Try to keep your garden reptile-friendly and make sure you submit records to local groups.
Lizards may reside in gardens if there are suitable habitats. Try to identify the areas where you see the lizard/s and simply maintain them as they are. If these features disappear the lizards might do too.
Like all reptiles, lizards need places to bask, places to forage for food and places to shelter and hibernate in. They can often be found in/near compost heaps (particularly slow-worms), among log piles or in and around a rockery. Dry-stone walls can also be important havens for Common Lizards. They primarily feed on slugs and insects and can be found in areas supporting lots of prey that are within easy reach of nooks and crannies to escape to.
It’s important to report your sightings to help build up local and national records of these declining species. Get in touch with your local Biological Records Centre and/or record your sightings through our free Dragon Finder app.
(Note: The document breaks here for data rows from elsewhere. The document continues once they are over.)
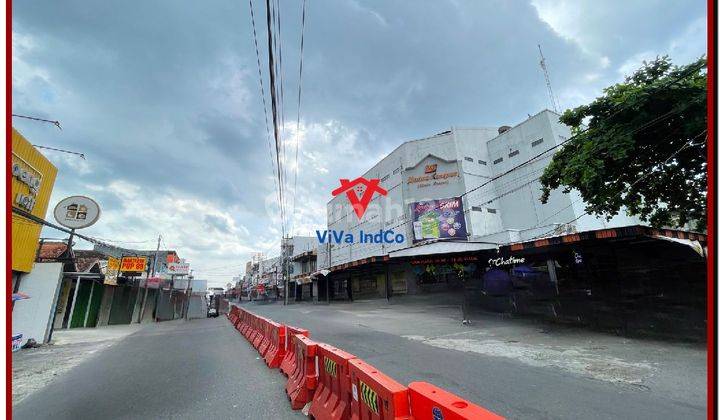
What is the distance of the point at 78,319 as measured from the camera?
21.2 meters

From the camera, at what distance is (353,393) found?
3680 millimetres

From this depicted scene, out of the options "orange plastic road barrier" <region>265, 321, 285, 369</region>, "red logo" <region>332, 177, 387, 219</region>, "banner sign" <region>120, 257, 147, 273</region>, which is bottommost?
"orange plastic road barrier" <region>265, 321, 285, 369</region>

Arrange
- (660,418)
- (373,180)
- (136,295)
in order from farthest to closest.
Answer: (373,180) < (136,295) < (660,418)

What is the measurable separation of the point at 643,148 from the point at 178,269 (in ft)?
130

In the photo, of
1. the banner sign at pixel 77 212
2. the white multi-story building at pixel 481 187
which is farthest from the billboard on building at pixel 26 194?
the white multi-story building at pixel 481 187

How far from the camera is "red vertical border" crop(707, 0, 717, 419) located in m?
1.97

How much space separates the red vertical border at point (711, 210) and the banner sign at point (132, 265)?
92.6 feet

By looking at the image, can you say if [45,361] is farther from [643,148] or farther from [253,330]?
[643,148]

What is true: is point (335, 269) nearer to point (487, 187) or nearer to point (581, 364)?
point (487, 187)

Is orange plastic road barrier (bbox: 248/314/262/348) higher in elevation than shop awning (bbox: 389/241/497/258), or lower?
lower

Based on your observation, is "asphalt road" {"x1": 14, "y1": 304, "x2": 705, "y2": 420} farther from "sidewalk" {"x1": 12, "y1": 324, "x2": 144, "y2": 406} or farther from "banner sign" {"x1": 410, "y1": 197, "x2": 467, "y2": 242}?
"banner sign" {"x1": 410, "y1": 197, "x2": 467, "y2": 242}

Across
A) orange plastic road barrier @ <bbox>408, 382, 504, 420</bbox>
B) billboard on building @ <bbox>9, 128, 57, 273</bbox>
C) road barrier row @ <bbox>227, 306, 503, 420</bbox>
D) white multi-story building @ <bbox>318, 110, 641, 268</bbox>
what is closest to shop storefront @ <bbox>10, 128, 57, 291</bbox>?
billboard on building @ <bbox>9, 128, 57, 273</bbox>

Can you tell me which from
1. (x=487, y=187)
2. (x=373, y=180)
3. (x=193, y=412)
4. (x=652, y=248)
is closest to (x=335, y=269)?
(x=373, y=180)

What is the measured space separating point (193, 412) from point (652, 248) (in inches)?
537
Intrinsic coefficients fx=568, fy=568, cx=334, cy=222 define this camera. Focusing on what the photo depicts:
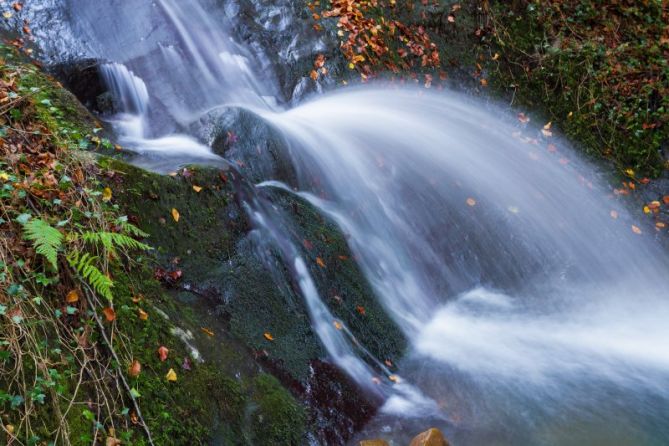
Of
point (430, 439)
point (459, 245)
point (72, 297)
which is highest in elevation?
point (459, 245)

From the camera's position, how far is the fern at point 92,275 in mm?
2934

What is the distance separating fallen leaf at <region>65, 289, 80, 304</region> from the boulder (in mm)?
2314

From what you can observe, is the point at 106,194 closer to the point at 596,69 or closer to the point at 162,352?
the point at 162,352

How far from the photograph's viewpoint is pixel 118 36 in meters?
6.75

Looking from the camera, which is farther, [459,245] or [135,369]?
[459,245]

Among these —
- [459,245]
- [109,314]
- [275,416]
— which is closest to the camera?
[109,314]

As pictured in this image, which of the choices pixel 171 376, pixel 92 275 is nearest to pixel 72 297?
pixel 92 275

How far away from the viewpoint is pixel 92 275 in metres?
2.94

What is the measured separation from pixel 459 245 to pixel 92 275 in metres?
4.62

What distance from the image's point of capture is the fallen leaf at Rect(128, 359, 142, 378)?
3.00m

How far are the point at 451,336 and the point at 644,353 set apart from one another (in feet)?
6.92

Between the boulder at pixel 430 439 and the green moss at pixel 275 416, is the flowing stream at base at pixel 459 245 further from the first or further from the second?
the green moss at pixel 275 416

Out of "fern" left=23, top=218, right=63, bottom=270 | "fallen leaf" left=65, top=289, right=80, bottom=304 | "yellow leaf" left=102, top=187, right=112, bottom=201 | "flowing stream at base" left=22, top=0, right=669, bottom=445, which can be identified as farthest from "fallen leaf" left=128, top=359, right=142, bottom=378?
"flowing stream at base" left=22, top=0, right=669, bottom=445

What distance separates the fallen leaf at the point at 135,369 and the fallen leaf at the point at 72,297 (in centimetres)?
45
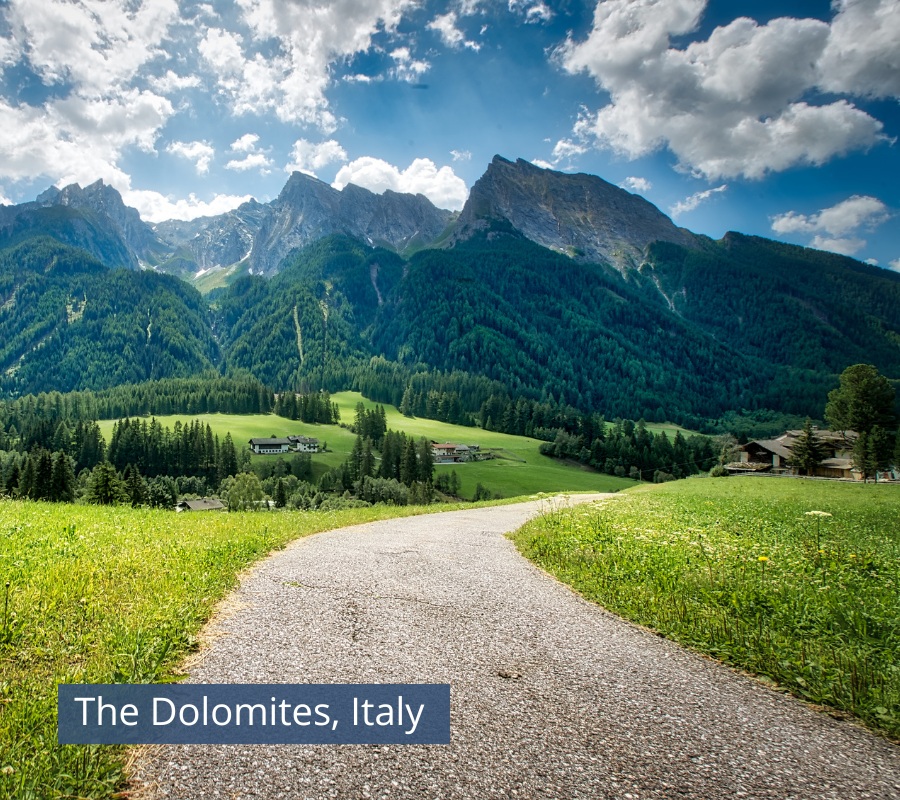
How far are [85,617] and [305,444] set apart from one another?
154491 mm

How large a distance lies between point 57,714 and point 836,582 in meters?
12.6

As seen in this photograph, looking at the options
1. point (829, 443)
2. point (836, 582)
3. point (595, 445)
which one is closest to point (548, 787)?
point (836, 582)

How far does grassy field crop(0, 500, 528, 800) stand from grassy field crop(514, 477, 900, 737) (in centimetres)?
809

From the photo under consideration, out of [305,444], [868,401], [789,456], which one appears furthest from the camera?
[305,444]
How do I encourage lizards in to my garden/on to my land?
Simply by maintaining accessible, reptile-friendly habitats – if they can get there, they probably will at some point.
Lizards, like all reptiles, need places to warm themselves, places to forage for food and places to shelter and hibernate in. They can often be found near compost heaps or amongst rockeries or log piles. These are good places to both shelter and forage in. Common Lizards enjoy basking on south-facing banks within easy reach of places to escape to whereas Slow-Worms prefer to warm themselves under objects – such as within compost heaps or under logs.
Whether you see reptiles in your garden depends largely on whether they are in the local area and can access it in the first place.
I’ve seen slow-worms in my compost heap, when is it safe to disturb them?
Avoid turning/using compost in winter and late summer.
Slow-Worms are commonly found in compost heaps as they’re a good place to both shelter and forage; slow-worms prefer to warm up underneath objects rather than basking out in the open.
Whilst this is great for Slow-Worms it can be tricky for you when it comes to using your compost. Try to avoid disturbing the heap during the winter, when they will be hibernating, and during late summer when females could be giving birth. At other times of year it’s just a case of being careful when using the heap so as not to injure any potential residents – frogs, toads and grass snakes may all make use of compost heaps as well. Remember, all native reptiles are protected by law against deliberate killing and injury.
If you have a substantial reptile and/or amphibian population using the compost heap it may be worth considering creating a separate one for you to use that they can’t access.
I’ve disturbed a lizard from hibernation what should I do?
Re-cover or relocate to a similar habitat, it should be fine.
Lizards spend the very coldest weather hibernating but milder patches can encourage them to move around. For this reason, if you do disturb a hibernating lizard it shouldn’t cause any damage.
It’s best to leave the lizard where you found it and re-cover to protect from weather and predators. If this is not possible, relocate it to a similar habitat near by. Don’t be tempted to try and help it by bringing it indoors – once it warms up it will need to eat and finding food will be very difficult. It’s far better for it to be in its natural surroundings where it can readjust.